* _Task objective_
Repeat each line exactly as it is written.

Stored data:
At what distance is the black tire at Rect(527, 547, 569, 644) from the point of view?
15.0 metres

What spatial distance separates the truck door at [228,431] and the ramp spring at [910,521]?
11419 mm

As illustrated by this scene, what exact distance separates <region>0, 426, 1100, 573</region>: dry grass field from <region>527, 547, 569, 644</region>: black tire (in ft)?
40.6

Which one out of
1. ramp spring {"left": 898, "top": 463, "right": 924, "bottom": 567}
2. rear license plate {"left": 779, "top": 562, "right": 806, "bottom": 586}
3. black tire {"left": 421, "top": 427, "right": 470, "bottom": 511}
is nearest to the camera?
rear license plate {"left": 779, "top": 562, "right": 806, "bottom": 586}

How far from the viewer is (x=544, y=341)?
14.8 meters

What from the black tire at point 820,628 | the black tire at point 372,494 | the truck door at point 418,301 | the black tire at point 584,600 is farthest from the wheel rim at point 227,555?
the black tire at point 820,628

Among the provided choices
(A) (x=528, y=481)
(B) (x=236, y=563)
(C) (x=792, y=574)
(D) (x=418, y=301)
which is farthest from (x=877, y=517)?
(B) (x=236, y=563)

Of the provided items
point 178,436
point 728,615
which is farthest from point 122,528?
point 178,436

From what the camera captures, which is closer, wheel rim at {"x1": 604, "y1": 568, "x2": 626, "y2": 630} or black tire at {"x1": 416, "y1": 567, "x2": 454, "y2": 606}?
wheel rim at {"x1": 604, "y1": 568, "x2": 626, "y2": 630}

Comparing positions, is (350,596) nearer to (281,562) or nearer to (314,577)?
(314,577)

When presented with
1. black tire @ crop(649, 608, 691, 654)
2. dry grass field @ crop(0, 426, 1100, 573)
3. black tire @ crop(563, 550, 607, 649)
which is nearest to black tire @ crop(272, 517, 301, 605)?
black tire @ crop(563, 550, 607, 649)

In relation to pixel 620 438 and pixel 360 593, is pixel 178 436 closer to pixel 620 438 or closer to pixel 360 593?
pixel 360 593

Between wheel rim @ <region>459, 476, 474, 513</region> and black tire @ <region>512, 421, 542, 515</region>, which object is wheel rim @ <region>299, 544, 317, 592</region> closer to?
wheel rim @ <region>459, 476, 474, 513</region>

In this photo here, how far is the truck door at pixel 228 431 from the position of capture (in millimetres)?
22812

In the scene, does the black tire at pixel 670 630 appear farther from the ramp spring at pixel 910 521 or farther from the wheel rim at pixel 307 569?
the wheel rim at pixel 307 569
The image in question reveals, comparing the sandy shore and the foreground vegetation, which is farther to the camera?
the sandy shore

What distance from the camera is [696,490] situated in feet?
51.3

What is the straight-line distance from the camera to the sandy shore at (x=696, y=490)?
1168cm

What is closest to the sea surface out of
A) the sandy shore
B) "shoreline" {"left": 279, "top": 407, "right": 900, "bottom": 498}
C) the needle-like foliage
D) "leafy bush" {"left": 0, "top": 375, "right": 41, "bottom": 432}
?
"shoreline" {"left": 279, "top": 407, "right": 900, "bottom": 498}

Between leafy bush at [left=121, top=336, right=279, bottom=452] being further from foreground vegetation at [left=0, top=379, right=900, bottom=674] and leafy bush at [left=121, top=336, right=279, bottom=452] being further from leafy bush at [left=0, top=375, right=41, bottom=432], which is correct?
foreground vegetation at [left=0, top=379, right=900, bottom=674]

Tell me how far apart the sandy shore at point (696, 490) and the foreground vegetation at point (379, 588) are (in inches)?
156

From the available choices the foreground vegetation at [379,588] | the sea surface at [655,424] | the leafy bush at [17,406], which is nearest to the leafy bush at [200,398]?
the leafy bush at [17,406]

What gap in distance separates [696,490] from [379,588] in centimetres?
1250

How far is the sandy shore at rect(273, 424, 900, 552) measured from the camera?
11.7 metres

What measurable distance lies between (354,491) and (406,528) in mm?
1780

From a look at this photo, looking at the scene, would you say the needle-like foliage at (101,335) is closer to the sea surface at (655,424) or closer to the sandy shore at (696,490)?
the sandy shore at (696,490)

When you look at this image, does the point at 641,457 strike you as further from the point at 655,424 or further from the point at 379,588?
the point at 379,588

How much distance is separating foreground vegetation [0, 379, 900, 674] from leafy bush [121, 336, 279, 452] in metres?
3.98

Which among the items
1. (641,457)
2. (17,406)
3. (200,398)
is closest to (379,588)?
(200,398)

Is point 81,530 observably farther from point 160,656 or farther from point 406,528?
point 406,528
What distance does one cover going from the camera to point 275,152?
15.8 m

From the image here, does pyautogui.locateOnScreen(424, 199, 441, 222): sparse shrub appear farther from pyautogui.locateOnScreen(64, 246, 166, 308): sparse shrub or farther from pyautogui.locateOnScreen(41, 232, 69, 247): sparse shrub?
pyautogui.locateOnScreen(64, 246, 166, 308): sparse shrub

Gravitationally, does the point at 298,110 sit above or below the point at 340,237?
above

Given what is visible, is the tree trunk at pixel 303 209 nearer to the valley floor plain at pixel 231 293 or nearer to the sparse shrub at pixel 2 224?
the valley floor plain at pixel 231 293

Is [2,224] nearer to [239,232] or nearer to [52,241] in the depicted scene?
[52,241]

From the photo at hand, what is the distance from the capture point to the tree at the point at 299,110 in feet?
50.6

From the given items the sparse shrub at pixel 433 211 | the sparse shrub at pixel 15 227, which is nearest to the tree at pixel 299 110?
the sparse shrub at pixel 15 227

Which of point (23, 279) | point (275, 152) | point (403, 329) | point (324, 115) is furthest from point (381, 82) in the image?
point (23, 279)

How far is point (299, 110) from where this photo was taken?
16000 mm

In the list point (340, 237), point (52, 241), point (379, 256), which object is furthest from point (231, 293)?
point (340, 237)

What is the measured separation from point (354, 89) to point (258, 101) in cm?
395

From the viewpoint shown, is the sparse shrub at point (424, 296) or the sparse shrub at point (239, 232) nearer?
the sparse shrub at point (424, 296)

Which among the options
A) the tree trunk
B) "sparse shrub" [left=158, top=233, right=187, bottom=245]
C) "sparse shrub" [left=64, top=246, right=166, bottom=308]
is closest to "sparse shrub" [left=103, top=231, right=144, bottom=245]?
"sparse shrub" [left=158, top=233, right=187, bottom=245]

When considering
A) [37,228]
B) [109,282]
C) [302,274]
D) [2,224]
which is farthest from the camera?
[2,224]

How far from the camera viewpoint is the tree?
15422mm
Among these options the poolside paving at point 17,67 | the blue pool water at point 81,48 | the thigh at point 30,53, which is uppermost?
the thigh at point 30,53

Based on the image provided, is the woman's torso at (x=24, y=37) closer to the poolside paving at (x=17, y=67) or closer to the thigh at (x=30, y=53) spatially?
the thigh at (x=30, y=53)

* _Written reply_
At what distance is the black tire at Rect(527, 547, 569, 644) from the point of view?
15.0 metres

What spatial distance separates the truck door at [228,431] and the ramp spring at [910,521]?
11419 mm

As illustrated by this scene, what exact distance separates <region>0, 426, 1100, 573</region>: dry grass field from <region>527, 547, 569, 644</region>: black tire (in ft)?
40.6

Which one out of
1. ramp spring {"left": 898, "top": 463, "right": 924, "bottom": 567}
2. rear license plate {"left": 779, "top": 562, "right": 806, "bottom": 586}
3. black tire {"left": 421, "top": 427, "right": 470, "bottom": 511}
is nearest to the camera?
rear license plate {"left": 779, "top": 562, "right": 806, "bottom": 586}

How far from the viewer is (x=544, y=341)?
14.8 meters

What from the black tire at point 820,628 | the black tire at point 372,494 | the truck door at point 418,301 | the black tire at point 584,600 is farthest from the wheel rim at point 227,555?
the black tire at point 820,628

Among the provided choices
(A) (x=528, y=481)
(B) (x=236, y=563)
(C) (x=792, y=574)
(D) (x=418, y=301)
which is farthest from (x=877, y=517)?
(B) (x=236, y=563)

Of the provided items
point 178,436
point 728,615
which is farthest from point 122,528?
point 178,436

From what the camera captures, which is closer, wheel rim at {"x1": 604, "y1": 568, "x2": 626, "y2": 630} or black tire at {"x1": 416, "y1": 567, "x2": 454, "y2": 606}?
wheel rim at {"x1": 604, "y1": 568, "x2": 626, "y2": 630}

Comparing positions, is (350,596) nearer to (281,562) or nearer to (314,577)?
(314,577)

When presented with
1. black tire @ crop(649, 608, 691, 654)
2. dry grass field @ crop(0, 426, 1100, 573)
3. black tire @ crop(563, 550, 607, 649)
which is nearest to black tire @ crop(272, 517, 301, 605)?
black tire @ crop(563, 550, 607, 649)

In relation to pixel 620 438 and pixel 360 593, is pixel 178 436 closer to pixel 620 438 or closer to pixel 360 593?
pixel 360 593

Between wheel rim @ <region>459, 476, 474, 513</region> and black tire @ <region>512, 421, 542, 515</region>, which object is wheel rim @ <region>299, 544, 317, 592</region> closer to?
wheel rim @ <region>459, 476, 474, 513</region>

In this photo here, how far is the truck door at pixel 228 431 from the position of capture (in millimetres)?
22812

In the scene, does the black tire at pixel 670 630 appear farther from the ramp spring at pixel 910 521 or farther from the wheel rim at pixel 307 569?
the wheel rim at pixel 307 569
The image in question reveals, comparing the sandy shore and the foreground vegetation, which is farther to the camera?
the sandy shore

What distance from the camera is [696,490] situated in feet?
51.3

What is the straight-line distance from the camera to the sandy shore at (x=696, y=490)?
1168cm

What is closest to the sea surface out of
A) the sandy shore
B) "shoreline" {"left": 279, "top": 407, "right": 900, "bottom": 498}
C) the needle-like foliage
D) "leafy bush" {"left": 0, "top": 375, "right": 41, "bottom": 432}
?
"shoreline" {"left": 279, "top": 407, "right": 900, "bottom": 498}

Between leafy bush at [left=121, top=336, right=279, bottom=452] being further from foreground vegetation at [left=0, top=379, right=900, bottom=674] and leafy bush at [left=121, top=336, right=279, bottom=452] being further from leafy bush at [left=0, top=375, right=41, bottom=432], which is correct?
foreground vegetation at [left=0, top=379, right=900, bottom=674]

Tell me how far apart the sandy shore at point (696, 490) and the foreground vegetation at point (379, 588) are (in inches)?
156

From the available choices the foreground vegetation at [379,588] | the sea surface at [655,424] | the leafy bush at [17,406], which is nearest to the leafy bush at [200,398]?
the leafy bush at [17,406]

What gap in distance separates [696,490] from [379,588] in centimetres?
1250

How far is the sandy shore at rect(273, 424, 900, 552) measured from the camera?
11.7 metres

What measurable distance lies between (354,491) and (406,528) in mm?
1780

From a look at this photo, looking at the scene, would you say the needle-like foliage at (101,335) is closer to the sea surface at (655,424) or closer to the sandy shore at (696,490)?
the sandy shore at (696,490)

When you look at this image, does the point at 641,457 strike you as further from the point at 655,424 or further from the point at 379,588?
the point at 379,588

How much distance is separating foreground vegetation [0, 379, 900, 674] from leafy bush [121, 336, 279, 452] in metres?
3.98

Which among the items
1. (641,457)
2. (17,406)
3. (200,398)
is closest to (379,588)?
(200,398)

Is point 81,530 observably farther from point 160,656 or farther from point 406,528?
point 406,528
What distance does one cover going from the camera to point 275,152?
15.8 m

From the image here, does pyautogui.locateOnScreen(424, 199, 441, 222): sparse shrub appear farther from pyautogui.locateOnScreen(64, 246, 166, 308): sparse shrub or farther from pyautogui.locateOnScreen(41, 232, 69, 247): sparse shrub?
pyautogui.locateOnScreen(64, 246, 166, 308): sparse shrub

Gravitationally, does the point at 298,110 sit above or below the point at 340,237?
above

Given what is visible, is the tree trunk at pixel 303 209 nearer to the valley floor plain at pixel 231 293 or nearer to the sparse shrub at pixel 2 224?
the valley floor plain at pixel 231 293

Is [2,224] nearer to [239,232] or nearer to [52,241] in the depicted scene?
[52,241]

From the photo at hand, what is the distance from the capture point to the tree at the point at 299,110 in feet?
50.6

From the given items the sparse shrub at pixel 433 211 | the sparse shrub at pixel 15 227, which is nearest to the tree at pixel 299 110?
the sparse shrub at pixel 15 227

Which of point (23, 279) | point (275, 152) | point (403, 329) | point (324, 115) is furthest from point (381, 82) in the image?
point (23, 279)

How far is point (299, 110) from where this photo was taken?
16000 mm

In the list point (340, 237), point (52, 241), point (379, 256), which object is furthest from point (231, 293)?
point (340, 237)

What is the measured separation from point (354, 89) to point (258, 101) in cm?
395

From the viewpoint shown, is the sparse shrub at point (424, 296) or the sparse shrub at point (239, 232) nearer?
the sparse shrub at point (424, 296)

Which among the options
A) the tree trunk
B) "sparse shrub" [left=158, top=233, right=187, bottom=245]
C) "sparse shrub" [left=64, top=246, right=166, bottom=308]
is closest to "sparse shrub" [left=103, top=231, right=144, bottom=245]?
"sparse shrub" [left=158, top=233, right=187, bottom=245]

When considering
A) [37,228]
B) [109,282]
C) [302,274]
D) [2,224]
which is farthest from the camera?
[2,224]

How far from the camera viewpoint is the tree?
15422mm
Among these options the poolside paving at point 17,67 | the blue pool water at point 81,48 | the thigh at point 30,53, which is uppermost?
the thigh at point 30,53

Based on the image provided, is the woman's torso at (x=24, y=37) closer to the poolside paving at (x=17, y=67) or closer to the thigh at (x=30, y=53) spatially?
the thigh at (x=30, y=53)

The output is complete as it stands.